[Start of section]

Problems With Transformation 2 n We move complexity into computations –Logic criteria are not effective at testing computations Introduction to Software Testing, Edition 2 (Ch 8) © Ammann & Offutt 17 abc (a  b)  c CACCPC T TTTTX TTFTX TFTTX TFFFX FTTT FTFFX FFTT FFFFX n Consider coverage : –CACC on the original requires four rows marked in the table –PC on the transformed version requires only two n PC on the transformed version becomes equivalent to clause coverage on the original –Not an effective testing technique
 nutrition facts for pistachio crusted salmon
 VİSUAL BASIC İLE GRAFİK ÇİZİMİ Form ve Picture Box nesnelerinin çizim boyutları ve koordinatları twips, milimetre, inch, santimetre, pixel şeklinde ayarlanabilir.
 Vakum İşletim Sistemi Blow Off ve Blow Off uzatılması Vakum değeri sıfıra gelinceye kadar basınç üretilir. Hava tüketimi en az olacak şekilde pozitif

[End of section]
[Start of section]

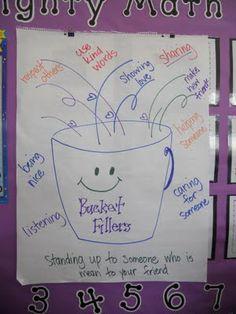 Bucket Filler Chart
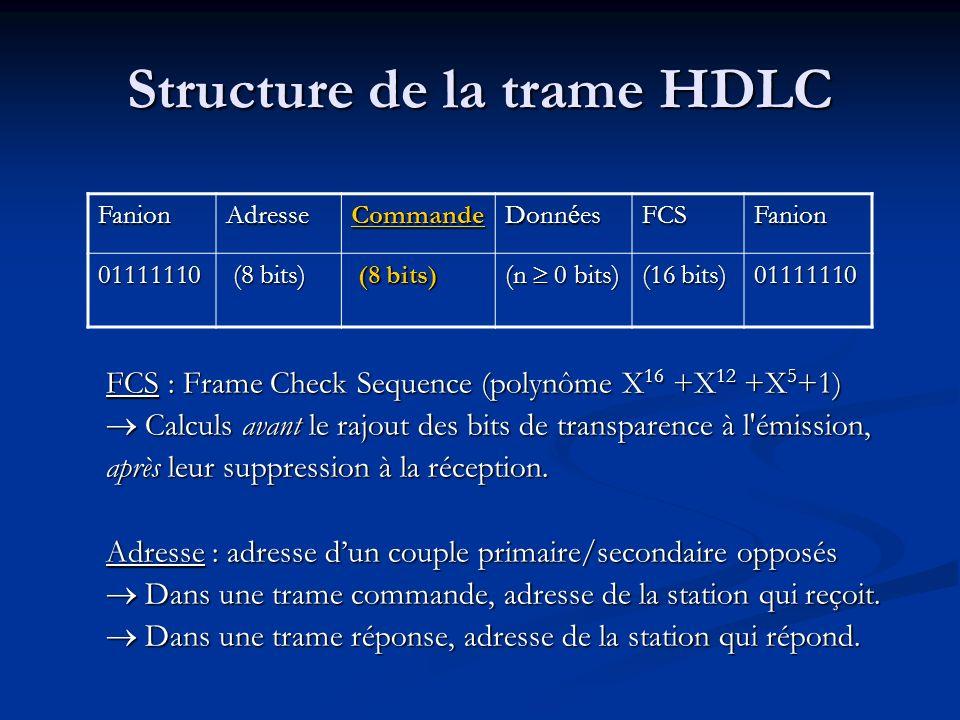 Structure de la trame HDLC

[End of section]
[Start of section]

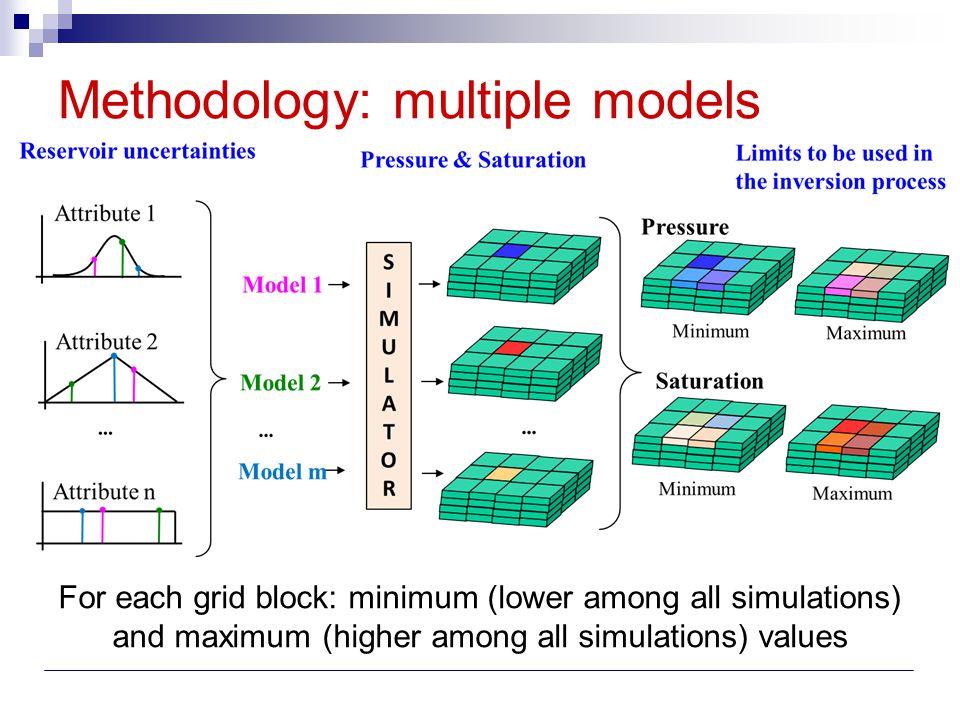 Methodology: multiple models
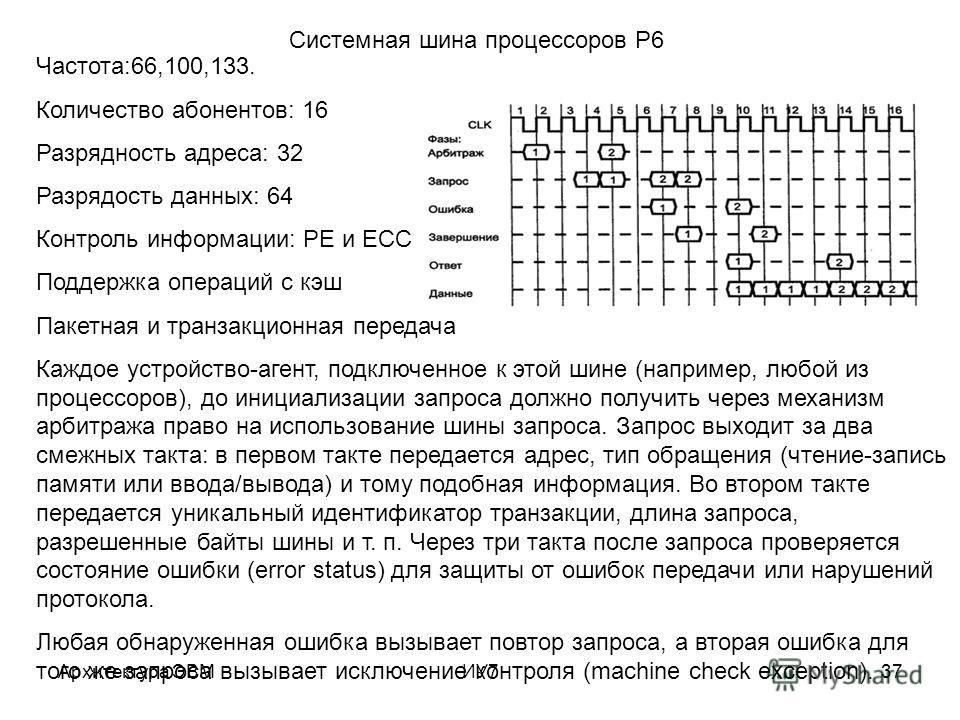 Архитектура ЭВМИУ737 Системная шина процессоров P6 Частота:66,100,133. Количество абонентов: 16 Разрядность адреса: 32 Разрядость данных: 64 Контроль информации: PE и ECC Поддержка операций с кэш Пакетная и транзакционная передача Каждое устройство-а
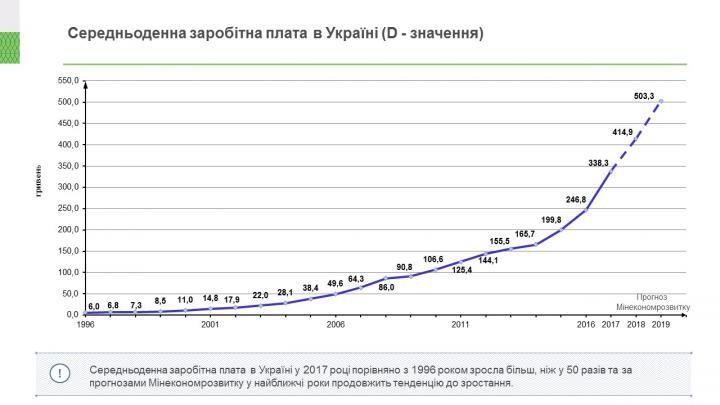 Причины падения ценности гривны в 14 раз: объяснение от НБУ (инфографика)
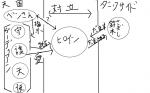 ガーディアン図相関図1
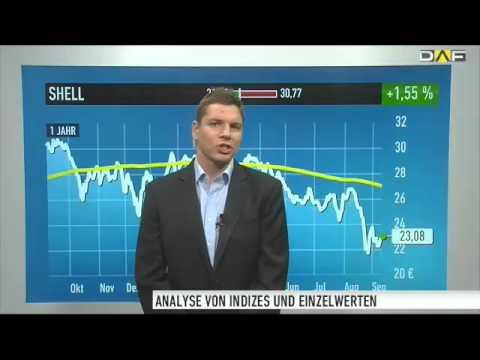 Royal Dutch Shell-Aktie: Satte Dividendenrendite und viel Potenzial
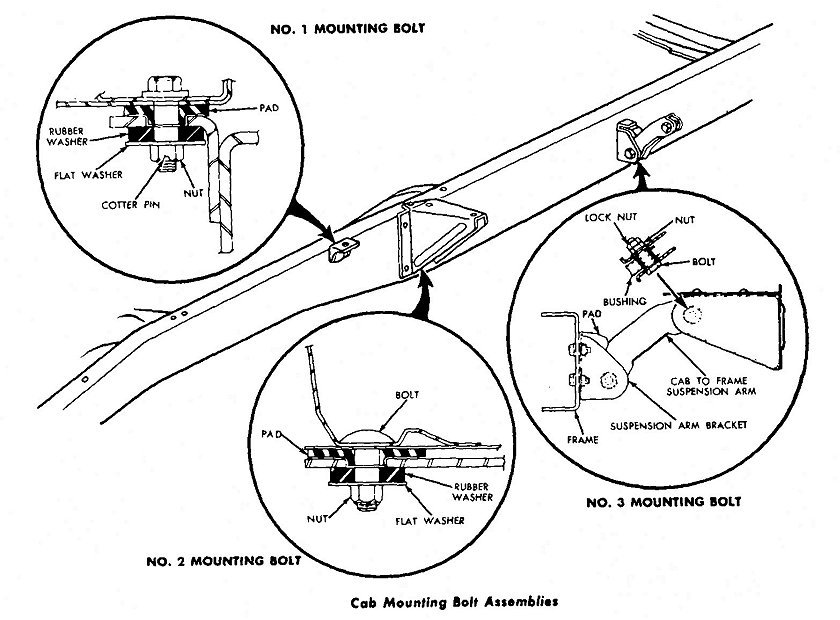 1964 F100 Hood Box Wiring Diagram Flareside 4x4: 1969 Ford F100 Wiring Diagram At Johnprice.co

[End of section]

Leaving out all pictures, set down exactly the lines of the material above, from the line with "ガーディアン図相関図1" to the line with "1964 F100 Hood" inclusive, and no others.

 ガーディアン図相関図1
 Royal Dutch Shell-Aktie: Satte Dividendenrendite und viel Potenzial
 1964 F100 Hood Box Wiring Diagram Flareside 4x4: 1969 Ford F100 Wiring Diagram At Johnprice.co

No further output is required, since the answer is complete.